Effective observability for voice agents should capture:

Session-level audio recordings (with appropriate consent handling).
Turn-by-turn transcripts linked to timestamps.
LLM input/output traces with latency breakdowns per stage.
Tool call logs with arguments and return values.
Error events tied to specific moments in the session.

With all of this in one place, it's possible to replay a session and understand exactly where something went wrong. LiveKit's observability tooling is designed around this workflow. See the Observability documentation for setup details.

Frequently asked questions

What is voice agent architecture?

Voice agent architecture refers to the design of the system that processes audio input, generates intelligent responses, and returns audio output in real time. The core pipeline connects speech-to-text (STT), a large language model (LLM), and text-to-speech (TTS) components.

What is the STT, LLM, TTS pipeline?

The STT, LLM, TTS pipeline is the most common pattern for building voice agents. Audio from the user is transcribed by an STT model, passed to an LLM for reasoning and response generation, then converted back to speech by a TTS model. In a streaming pipeline, these stages overlap to reduce total response latency.
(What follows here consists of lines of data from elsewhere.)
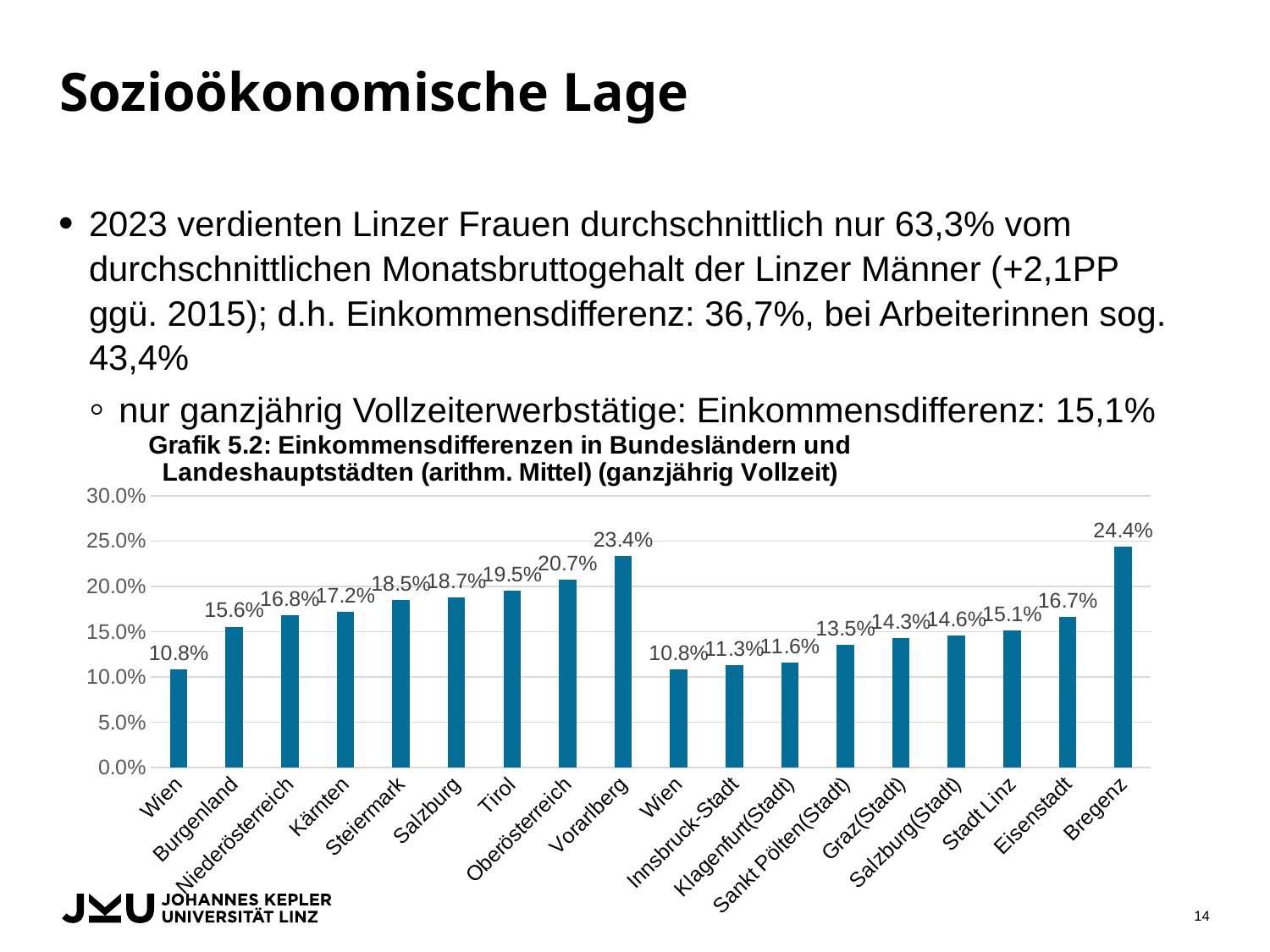
Which category has the highest value in the chart? Bregenz Is the value for Eisenstadt greater or less than 20.0%? less What is the value for Stadt Linz in the chart 'Grafik 5.2: Einkommensdifferenzen in Bundesländern und Landeshauptstädten'? 15.1% What is the value for Vorarlberg in the chart? 23.4% What is the highest value shown in the chart? 24.4% What is the value for Innsbruck-Stadt in the chart? 11.3% Which is larger, the value for Salzburg or the value for Salzburg(Stadt)? Salzburg What is the difference between the values for Bregenz and Stadt Linz? 9.3% What is the value for Oberösterreich in the chart? 20.7% How many bars are shown in the chart? 18 What is the lowest value shown in the chart? 10.8% What kind of chart is shown on the slide? bar chart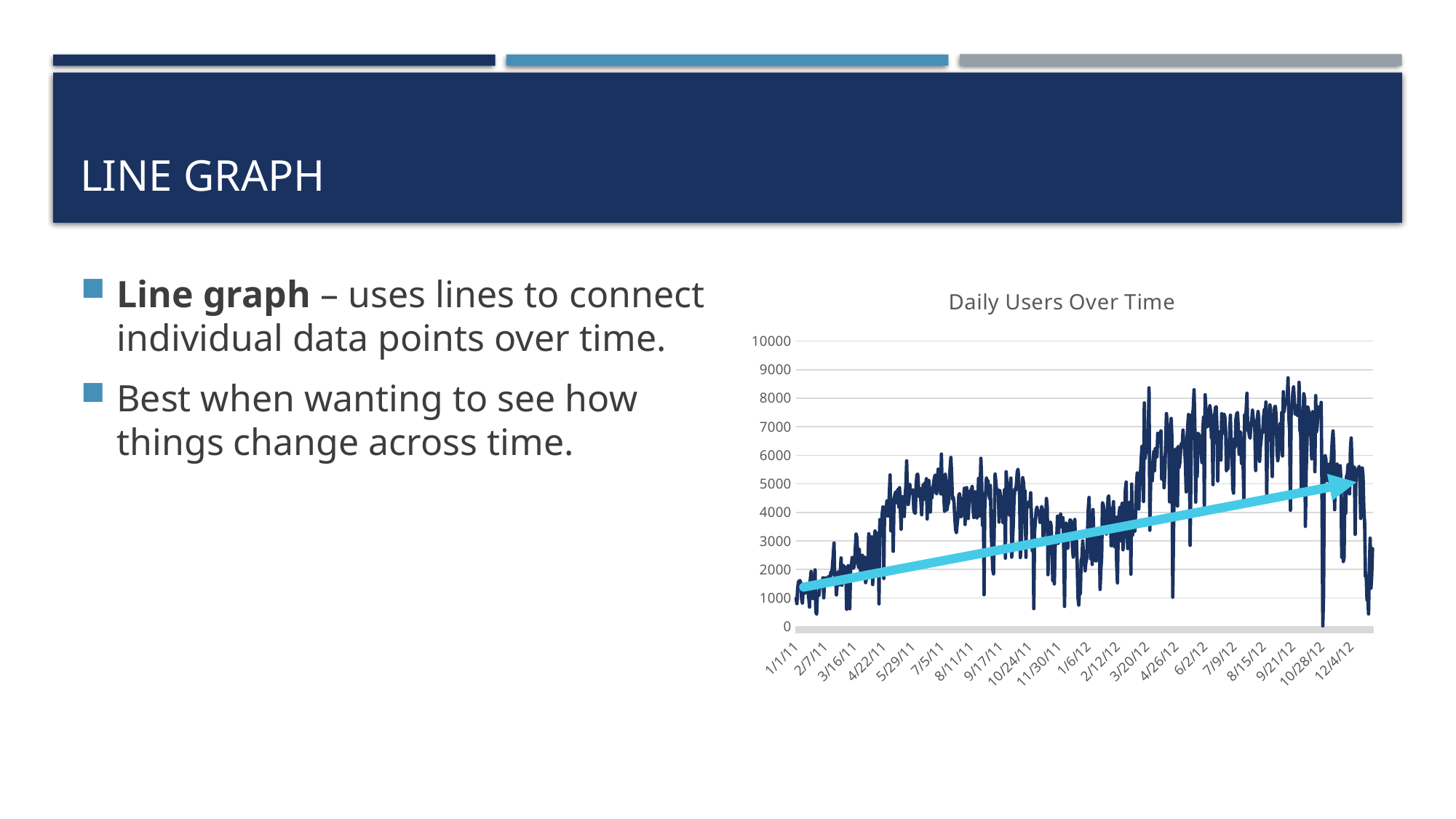
Is the value around 7/9/12 in the Daily Users Over Time chart greater or less than 5000? greater Which is higher in the Daily Users Over Time chart, the value around 6/2/12 or the value around 5/29/11? 6/2/12 Is the lowest value in the Daily Users Over Time chart greater or less than 1000? less What is the last date label on the x axis of the Daily Users Over Time chart? 12/4/12 Is the value at 1/1/11 in the Daily Users Over Time chart greater or less than 3000? less What kind of chart is shown on the slide? line chart What is the first date label on the x axis of the Daily Users Over Time chart? 1/1/11 What is the highest tick value shown on the y axis of the Daily Users Over Time chart? 10000 What is the title of the chart? Daily Users Over Time Overall, do the values in the Daily Users Over Time chart rise or fall from 1/1/11 to the end of the x axis? rise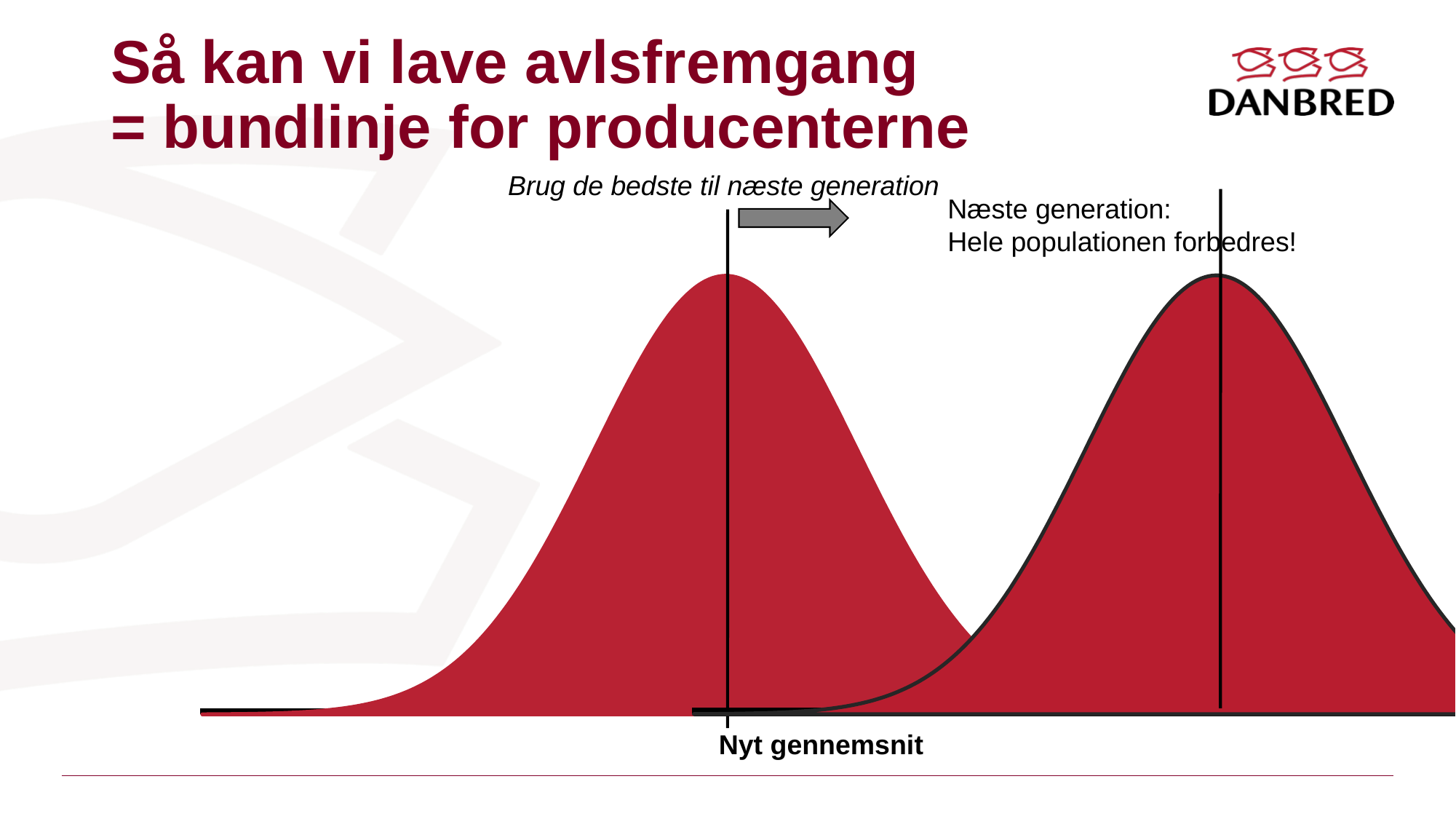
How many bell-shaped curves are drawn on the slide? 2 How many vertical lines mark the centres of the curves? 2 Which curve has its peak further to the right, the left curve or the right curve labelled 'Næste generation'? The right curve (Næste generation) What kind of chart is shown on the slide? Area chart (two bell curves) What text is written above the grey arrow between the two curves? Brug de bedste til næste generation What label is printed below the vertical line through the left curve? Nyt gennemsnit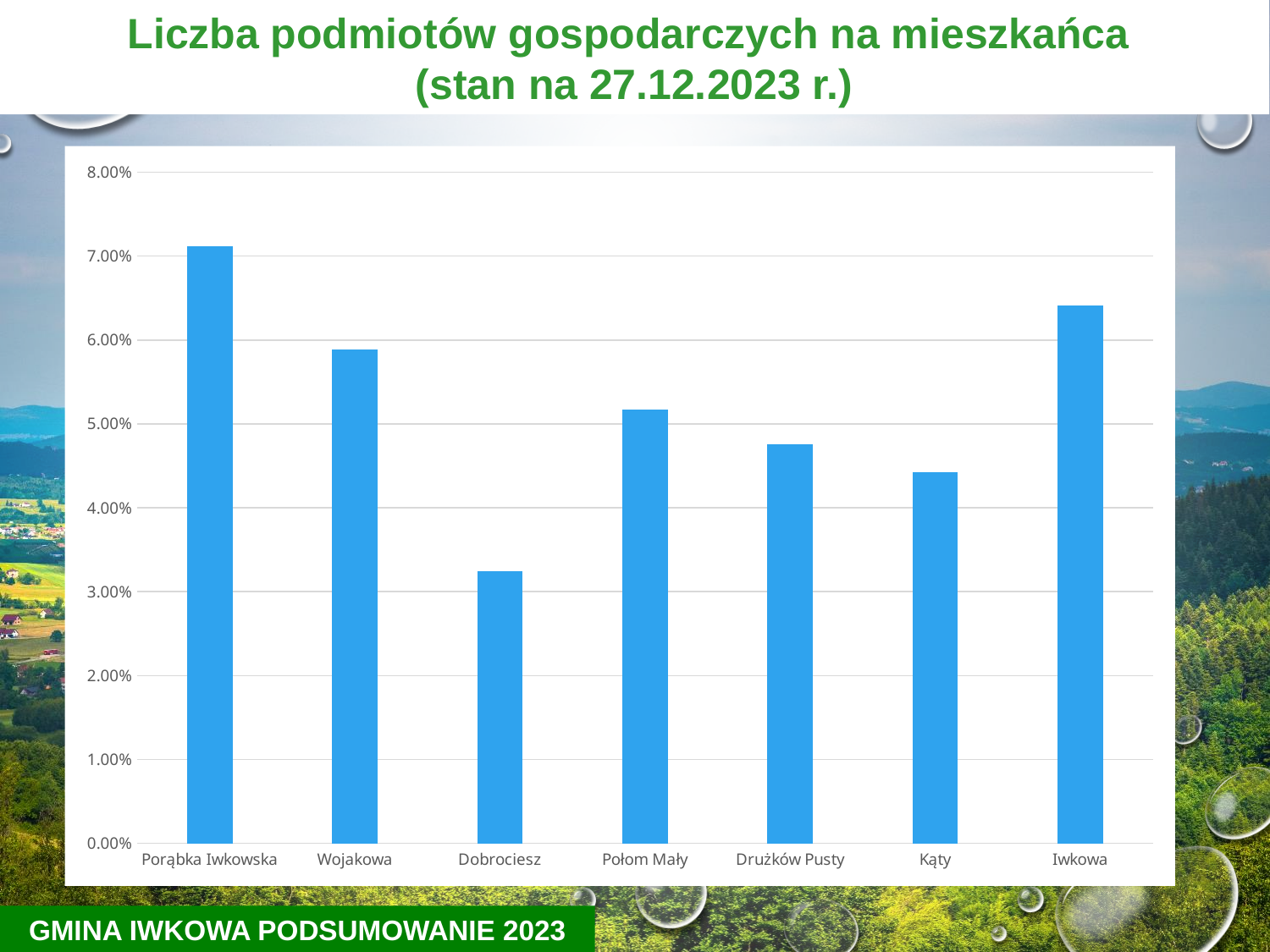
Is the value for Drużków Pusty greater or less than 5.00%? less Which locality has the highest value in the chart? Porąbka Iwkowska How many localities are shown on the x axis of the chart? 7 What is the title of the chart on the slide? Liczba podmiotów gospodarczych na mieszkańca (stan na 27.12.2023 r.) Which has a larger value, Wojakowa or Iwkowa? Iwkowa Is the value for Dobrociesz greater or less than 3.00%? greater Is the value for Porąbka Iwkowska greater or less than 7.00%? greater Which has a larger value, Kąty or Drużków Pusty? Drużków Pusty Which locality has the lowest value in the chart? Dobrociesz What kind of chart is shown on the slide? bar chart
What is realtime speech-to-speech AI?

Realtime speech-to-speech refers to architectures where a single multimodal model accepts raw audio input and returns raw audio output, bypassing the separate STT, LLM, and TTS components. This can reduce latency and produce more natural speech, at the cost of some architectural flexibility.

What's the difference between sequential and streaming voice pipelines?

A sequential pipeline waits for each stage to fully complete before passing output to the next. A streaming pipeline runs stages in parallel, passing partial output downstream as it becomes available. Streaming pipelines are significantly faster and are the standard for production voice agents.

How does turn detection work in a voice agent?

Turn detection determines when the user has finished speaking so the agent knows when to respond. It can be implemented using voice activity detection (VAD), STT endpointing signals, or model-based classifiers. Good turn detection also handles interruptions, where the user speaks while the agent is still responding.

How do you scale a voice agent to handle many concurrent sessions?

Scaling voice agents requires managing WebRTC connections, STT streams, LLM context, and TTS streams concurrently. LiveKit agents are stateful by design — each session stays on the same worker process for its full duration. Scaling is achieved by running a pool of worker processes and distributing sessions across them based on load. On LiveKit Cloud, this scheduling is automatic. For self-hosted deployments, horizontal scaling is handled by adding worker processes with autoscaling configured against CPU utilization.

What latency should I target for a voice agent?

For a conversation that feels natural, target under 1 second of end-to-end latency from when the user stops speaking to when the agent starts responding. This requires streaming STT, a fast LLM (low time-to-first-token), and streaming TTS synthesis.